I’m just about finished with Susan J. Douglas’s new book, Enlightened Sexism. Douglas is my favorite feminist writer—her Where the Girls Are made me want to turn my undergraduate certificate in Women’s Studies into a PhD so I could launch into a career of sucking up pop culture and then writing and teaching about it from a feminist perspective. I never did that, obviously, but sometimes I think I still might. You know how someone said that if you could find work that’s like play, you’ll never work a day in your life? I think being Douglas’s protégé would do that for me.

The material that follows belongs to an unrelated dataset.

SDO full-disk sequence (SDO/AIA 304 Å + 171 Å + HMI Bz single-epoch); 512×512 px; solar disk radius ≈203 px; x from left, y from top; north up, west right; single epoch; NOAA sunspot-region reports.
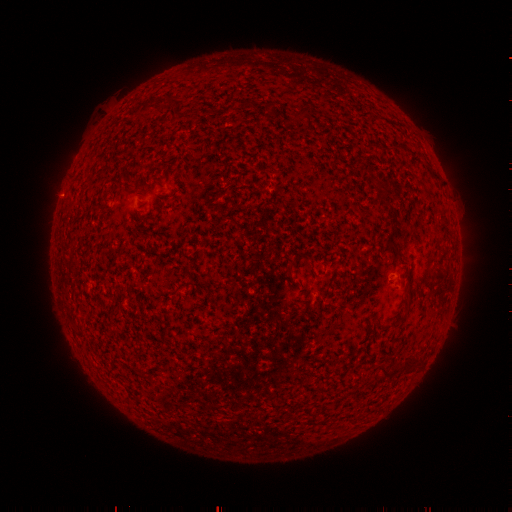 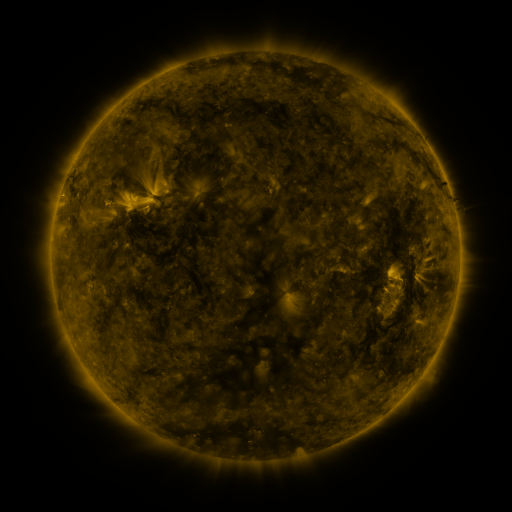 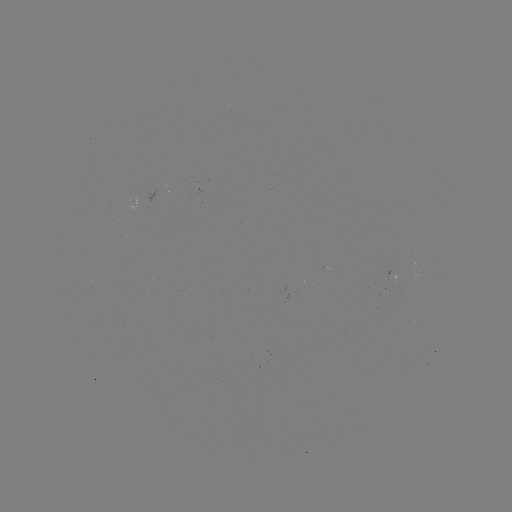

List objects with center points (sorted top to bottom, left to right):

My good pal BabelBabe stopped over last week for Knitting, and while I don’t think either one of us knitted a single stitch, we had a nice visit. She left me with The Forgotten Garden, which is a nice, rich, chewy family drama set in Australia. So far, so good, but it’s made me realize that aside from Bill Bryson’s In a Sunburned Country, I can’t think of anything else I’ve read that’s set there. What am I not thinking of?
I’m talky today, huh? I should go listen to the president try to convince me that Elena Kagen is a better choice than Diana Wood. Time will tell, I guess.